ソフトウェアの世界においてレビューは既に一般的なツールとなってますが、(主に)社内を鑑みるに現状でこの力を十分に生かせてとは思えません。今日はこのレビューについて書きたい思います。
そもそもレビューとは
「レビュー」の意味をwikipediaで調べてみると以下となっています。
英語で評論、論評などを意味する。科学的研究の過程として、当該研究テーマに関する先行研究について文献の探索を行うこともレビューと呼ばれる。
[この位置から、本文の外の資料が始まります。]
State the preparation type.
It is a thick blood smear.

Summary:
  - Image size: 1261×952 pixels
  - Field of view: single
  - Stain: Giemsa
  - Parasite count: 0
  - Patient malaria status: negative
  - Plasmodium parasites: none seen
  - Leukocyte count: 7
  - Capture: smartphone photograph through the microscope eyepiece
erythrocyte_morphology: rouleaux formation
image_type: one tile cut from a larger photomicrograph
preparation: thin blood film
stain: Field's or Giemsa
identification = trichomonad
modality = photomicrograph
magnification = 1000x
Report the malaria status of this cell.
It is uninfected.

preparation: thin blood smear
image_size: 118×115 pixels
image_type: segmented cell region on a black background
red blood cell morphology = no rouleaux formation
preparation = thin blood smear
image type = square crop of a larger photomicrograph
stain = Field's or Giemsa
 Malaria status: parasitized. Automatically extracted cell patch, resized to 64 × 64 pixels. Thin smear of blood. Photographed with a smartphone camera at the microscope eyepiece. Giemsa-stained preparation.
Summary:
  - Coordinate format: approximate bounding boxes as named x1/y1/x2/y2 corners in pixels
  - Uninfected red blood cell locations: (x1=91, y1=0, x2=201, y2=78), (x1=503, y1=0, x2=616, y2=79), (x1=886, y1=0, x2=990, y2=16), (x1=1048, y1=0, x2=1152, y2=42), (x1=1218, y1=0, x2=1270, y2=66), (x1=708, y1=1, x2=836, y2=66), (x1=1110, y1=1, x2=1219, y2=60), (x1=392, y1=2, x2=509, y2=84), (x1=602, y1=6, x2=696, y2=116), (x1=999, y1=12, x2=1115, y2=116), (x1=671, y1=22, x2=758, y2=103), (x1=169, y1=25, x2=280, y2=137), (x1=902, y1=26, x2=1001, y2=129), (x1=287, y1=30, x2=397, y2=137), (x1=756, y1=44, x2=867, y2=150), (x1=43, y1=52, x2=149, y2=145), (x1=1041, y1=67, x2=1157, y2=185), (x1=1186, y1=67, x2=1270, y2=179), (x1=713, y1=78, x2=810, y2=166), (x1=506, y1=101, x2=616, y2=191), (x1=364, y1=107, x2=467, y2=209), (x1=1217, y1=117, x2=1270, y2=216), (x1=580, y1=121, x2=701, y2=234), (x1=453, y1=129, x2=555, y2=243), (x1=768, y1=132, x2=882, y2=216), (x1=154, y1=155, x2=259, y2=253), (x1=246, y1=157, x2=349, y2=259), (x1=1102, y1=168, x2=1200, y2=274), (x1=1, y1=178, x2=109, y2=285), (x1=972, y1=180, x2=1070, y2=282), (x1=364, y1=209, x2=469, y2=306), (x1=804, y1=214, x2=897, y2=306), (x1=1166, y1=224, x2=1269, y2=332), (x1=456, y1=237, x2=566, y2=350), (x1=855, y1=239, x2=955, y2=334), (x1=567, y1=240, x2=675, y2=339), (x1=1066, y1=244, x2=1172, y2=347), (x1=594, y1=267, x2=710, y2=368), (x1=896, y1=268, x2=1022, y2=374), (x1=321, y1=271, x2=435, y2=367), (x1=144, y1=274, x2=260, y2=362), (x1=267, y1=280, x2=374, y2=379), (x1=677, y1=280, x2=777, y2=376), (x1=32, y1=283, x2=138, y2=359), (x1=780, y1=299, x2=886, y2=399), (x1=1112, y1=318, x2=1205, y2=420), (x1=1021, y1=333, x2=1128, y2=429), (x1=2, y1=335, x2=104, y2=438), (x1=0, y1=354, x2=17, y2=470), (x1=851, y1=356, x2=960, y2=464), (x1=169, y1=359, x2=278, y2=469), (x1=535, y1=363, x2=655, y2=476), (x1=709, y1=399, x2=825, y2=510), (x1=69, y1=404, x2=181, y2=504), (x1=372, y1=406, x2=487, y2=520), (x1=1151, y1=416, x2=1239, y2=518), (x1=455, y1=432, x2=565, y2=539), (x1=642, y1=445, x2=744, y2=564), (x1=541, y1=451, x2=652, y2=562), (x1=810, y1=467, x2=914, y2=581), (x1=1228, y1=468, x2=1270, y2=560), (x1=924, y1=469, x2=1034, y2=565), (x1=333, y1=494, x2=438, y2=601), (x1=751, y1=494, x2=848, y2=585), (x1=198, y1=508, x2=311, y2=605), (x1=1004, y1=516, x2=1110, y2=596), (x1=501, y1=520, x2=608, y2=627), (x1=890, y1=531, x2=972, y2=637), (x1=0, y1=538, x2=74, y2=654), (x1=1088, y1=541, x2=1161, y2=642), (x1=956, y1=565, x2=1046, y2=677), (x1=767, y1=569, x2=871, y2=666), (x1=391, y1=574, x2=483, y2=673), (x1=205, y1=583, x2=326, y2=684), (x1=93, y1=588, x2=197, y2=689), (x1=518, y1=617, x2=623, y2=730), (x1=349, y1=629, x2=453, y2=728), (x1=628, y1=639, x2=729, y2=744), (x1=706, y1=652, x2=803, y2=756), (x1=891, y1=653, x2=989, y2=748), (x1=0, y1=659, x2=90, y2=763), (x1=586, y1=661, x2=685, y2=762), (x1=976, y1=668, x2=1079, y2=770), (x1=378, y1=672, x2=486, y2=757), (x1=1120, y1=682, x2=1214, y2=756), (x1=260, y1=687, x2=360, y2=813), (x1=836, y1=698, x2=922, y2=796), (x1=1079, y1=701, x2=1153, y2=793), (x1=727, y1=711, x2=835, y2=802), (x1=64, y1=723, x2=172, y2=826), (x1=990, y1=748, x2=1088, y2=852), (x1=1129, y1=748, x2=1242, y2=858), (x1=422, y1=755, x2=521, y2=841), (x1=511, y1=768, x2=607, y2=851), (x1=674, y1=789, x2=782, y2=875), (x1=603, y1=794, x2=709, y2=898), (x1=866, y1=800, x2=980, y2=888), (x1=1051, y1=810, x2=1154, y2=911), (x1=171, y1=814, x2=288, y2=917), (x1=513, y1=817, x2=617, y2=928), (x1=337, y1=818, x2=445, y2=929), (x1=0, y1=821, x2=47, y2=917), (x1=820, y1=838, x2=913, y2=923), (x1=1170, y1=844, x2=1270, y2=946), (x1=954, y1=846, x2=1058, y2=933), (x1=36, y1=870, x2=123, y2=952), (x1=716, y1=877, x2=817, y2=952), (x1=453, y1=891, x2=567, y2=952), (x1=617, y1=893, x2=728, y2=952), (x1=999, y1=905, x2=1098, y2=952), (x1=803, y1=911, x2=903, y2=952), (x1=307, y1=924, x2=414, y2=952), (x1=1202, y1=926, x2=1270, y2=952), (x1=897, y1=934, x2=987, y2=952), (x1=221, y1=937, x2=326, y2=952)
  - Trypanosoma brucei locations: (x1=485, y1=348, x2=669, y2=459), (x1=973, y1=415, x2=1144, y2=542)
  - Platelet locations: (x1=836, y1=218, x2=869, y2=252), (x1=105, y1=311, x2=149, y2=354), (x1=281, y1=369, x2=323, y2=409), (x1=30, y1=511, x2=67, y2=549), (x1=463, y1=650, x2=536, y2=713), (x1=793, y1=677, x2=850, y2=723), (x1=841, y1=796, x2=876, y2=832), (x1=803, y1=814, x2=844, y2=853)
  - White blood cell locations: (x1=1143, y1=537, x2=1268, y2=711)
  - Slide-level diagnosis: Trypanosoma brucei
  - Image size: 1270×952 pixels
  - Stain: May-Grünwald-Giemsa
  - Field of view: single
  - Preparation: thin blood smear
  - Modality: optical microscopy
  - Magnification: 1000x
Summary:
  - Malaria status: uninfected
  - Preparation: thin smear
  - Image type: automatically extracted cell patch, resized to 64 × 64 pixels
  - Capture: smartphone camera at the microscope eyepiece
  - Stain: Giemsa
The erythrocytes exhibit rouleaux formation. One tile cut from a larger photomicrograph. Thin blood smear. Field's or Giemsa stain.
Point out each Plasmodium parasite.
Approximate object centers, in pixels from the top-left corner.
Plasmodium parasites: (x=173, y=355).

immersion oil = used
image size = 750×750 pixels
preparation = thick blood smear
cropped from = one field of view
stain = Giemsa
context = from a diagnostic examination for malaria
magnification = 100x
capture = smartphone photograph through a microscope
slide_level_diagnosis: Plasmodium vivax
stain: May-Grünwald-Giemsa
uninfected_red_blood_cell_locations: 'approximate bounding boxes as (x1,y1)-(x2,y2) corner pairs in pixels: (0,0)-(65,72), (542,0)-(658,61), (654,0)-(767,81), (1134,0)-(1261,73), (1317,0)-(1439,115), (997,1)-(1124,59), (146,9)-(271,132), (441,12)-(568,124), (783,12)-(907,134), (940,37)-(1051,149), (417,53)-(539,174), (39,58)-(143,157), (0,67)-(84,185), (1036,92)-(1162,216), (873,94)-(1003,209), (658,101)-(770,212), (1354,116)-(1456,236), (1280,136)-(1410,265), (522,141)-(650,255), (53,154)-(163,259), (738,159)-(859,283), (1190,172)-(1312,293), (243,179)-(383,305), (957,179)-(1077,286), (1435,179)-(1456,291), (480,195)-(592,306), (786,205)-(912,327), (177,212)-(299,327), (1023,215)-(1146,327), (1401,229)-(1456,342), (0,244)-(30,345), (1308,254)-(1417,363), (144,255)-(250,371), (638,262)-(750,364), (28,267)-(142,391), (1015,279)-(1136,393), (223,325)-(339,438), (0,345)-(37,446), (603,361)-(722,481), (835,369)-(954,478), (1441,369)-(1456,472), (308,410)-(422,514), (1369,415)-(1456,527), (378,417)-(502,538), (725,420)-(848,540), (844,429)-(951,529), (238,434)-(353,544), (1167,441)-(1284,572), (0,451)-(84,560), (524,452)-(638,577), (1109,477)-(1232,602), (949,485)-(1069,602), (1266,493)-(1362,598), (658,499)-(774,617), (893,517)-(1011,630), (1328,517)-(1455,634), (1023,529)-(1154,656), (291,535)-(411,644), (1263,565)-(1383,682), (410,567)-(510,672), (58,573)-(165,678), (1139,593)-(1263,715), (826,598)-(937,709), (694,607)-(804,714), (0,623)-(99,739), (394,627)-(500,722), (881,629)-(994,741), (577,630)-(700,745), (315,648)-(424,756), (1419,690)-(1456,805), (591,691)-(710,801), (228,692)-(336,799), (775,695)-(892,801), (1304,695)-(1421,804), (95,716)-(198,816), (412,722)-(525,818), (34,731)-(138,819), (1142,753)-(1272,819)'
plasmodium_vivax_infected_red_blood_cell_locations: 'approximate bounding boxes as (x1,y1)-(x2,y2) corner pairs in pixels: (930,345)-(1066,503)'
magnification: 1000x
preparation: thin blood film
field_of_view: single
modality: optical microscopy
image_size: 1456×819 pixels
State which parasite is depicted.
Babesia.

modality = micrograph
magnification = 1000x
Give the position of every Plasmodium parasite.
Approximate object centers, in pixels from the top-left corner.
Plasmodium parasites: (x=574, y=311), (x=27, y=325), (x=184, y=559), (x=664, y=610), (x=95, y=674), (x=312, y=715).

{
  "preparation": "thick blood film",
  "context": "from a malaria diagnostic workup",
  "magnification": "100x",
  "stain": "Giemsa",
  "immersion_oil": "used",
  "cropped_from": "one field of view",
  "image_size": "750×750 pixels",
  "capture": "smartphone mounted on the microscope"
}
また、そうした先行研究を網羅的にまとめ、その当該テーマについての研究の動向を論じた展望論文をさすこともあり、そうした論文を掲載する学術雑誌のタイトルにも使われる。Psychological Review(心理学関係の展望論文誌)。カタカナ語としても使われる。
一般的に使われているレビューとは少々異なるようです。一般的な「レビュー」の意味は 「ピアレビュー」の方が近いと思われます。ピアレビューいついてもwikipediaで調べました。
査読(さどく、Peer Review ピア・レビュー、場合によっては審査(しんさ、Refereeing)ともいう)は研究者が学術雑誌に論文を発表する際、あるいは研究助成団体に研究費を申請する際にとりおこなわれる過程である。
そもそも私がレビューに興味を持ったのはある人から1冊の本を薦められたことがきっかけでした。それは、『ピアレビュー―高品質ソフトウェア開発のために』です。ソフトウェア開発におけるレビューの大切さについて書かれた本で、レビューがもたらす効能やプロジェクトにレビューを導入する手法などについて書かれた良書です。この本は恐らくほとんどの人が良書と判断すると思われるほど良質な内容が書かれており、かつ章立ての構成や話の流れ、例の引用など細部に渡ってよく練りこまれています。それだけだと単なる良書で終わるところですが、私がこの本に見せられたあるフレーズがありました、それは「ピアレビューはソフトウェアのみならず全ての分野で適用可能です。実際この本はピアレビューによって完成しました」というフレーズです。つまり筆者は「この本の品質が高いのはピアレビューを用いたからだ」と主張していました。同書籍は私としてはこの上ない良書であったためこの本を完成させたピアレビューは必ず高い効果を持っているに違いないと考え、同書籍に書かれているピアレビューについて学び始めました。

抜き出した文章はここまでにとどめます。